Zur Beendigung des Rechtsverstoßes durfte der Platzverweis angeordnet werden; die zulässige Dauer eines Platzverweises nach dem nordrhein-westfälischen Polizeigesetz („vorübergehend“) ist von der im Einzelfall konkret in Rede stehenden Gefahr abhängig. Auf die Frage, ob die Allgemeinverfügung auch mit einer Gewährleistung der Energieversorgungssicherheit gerechtfertigt werden kann, kommt es nicht an, weil bereits der Schutz der Rechtspositionen der im Verfahren beigeladenen RWE Power AG den Platzverweis trägt.

Der Beschluss ist unanfechtbar.
 Aktenzeichen: 5 B 14/23 (I. Instanz: VG Aachen 6 L 2/23)

Verfassungsbeschwerden gegen Versammlungsgesetz NRW eingegangen Verfassungsgerichshoft Münster, 4. Januar 2023 - Mehrere Beschwerdeführerinnen und Beschwerdeführer haben Verfassungsbeschwerde gegen das Versammlungsgesetz NRW (VersG NRW) eingelegt. Die Beschwerdeführer im Verfahren VerfGH 117/22.VB-2 sehen sich durch das Versammlungsverbot auf Autobahnen in ihrem Grundrecht der Versammlungsfreiheit verletzt.

Die Beschwerdeführerinnen und Beschwerdeführer im Verfahren VerfGH 3/23.VB-1 beanstanden neben dem Versammlungsverbot auf Autobahnen auch das Störungsverbot, die Vorschrift über Aufnahmen und Aufzeichnungen von Bild und Ton, das Vermummungs- und Schutzausrüstungsverbot und das Gewalt- und Einschüchterungsverbot sowie daran anknüpfende Straf- bzw. Ordnungswidrigkeitentatbestände.

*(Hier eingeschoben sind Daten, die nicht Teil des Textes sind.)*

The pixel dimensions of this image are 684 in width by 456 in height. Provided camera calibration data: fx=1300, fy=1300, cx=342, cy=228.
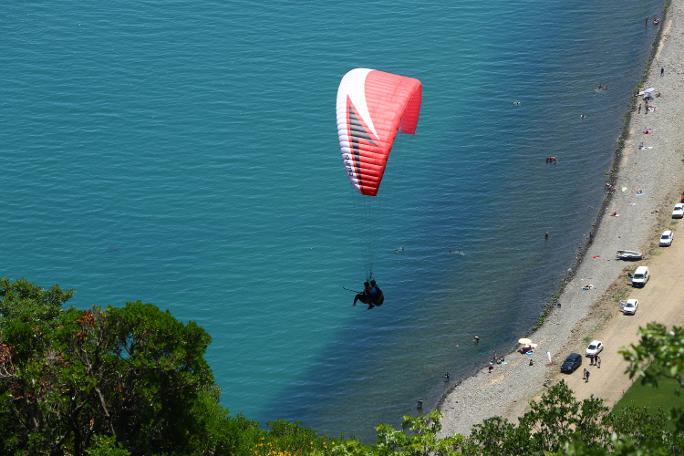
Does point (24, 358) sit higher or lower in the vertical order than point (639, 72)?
lower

Sie sehen sich in ihrem Grundrecht der Versammlungsfreiheit und auf informationelle Selbstbestimmung verletzt. Die Beschwerdeführerinnen und Beschwerdeführer im Verfahren VerfGH 3/23.VB-1 haben zugleich einen Antrag auf Erlass einer einstweiligen Anordnung gestellt (VerfGH 4/23.VB-1).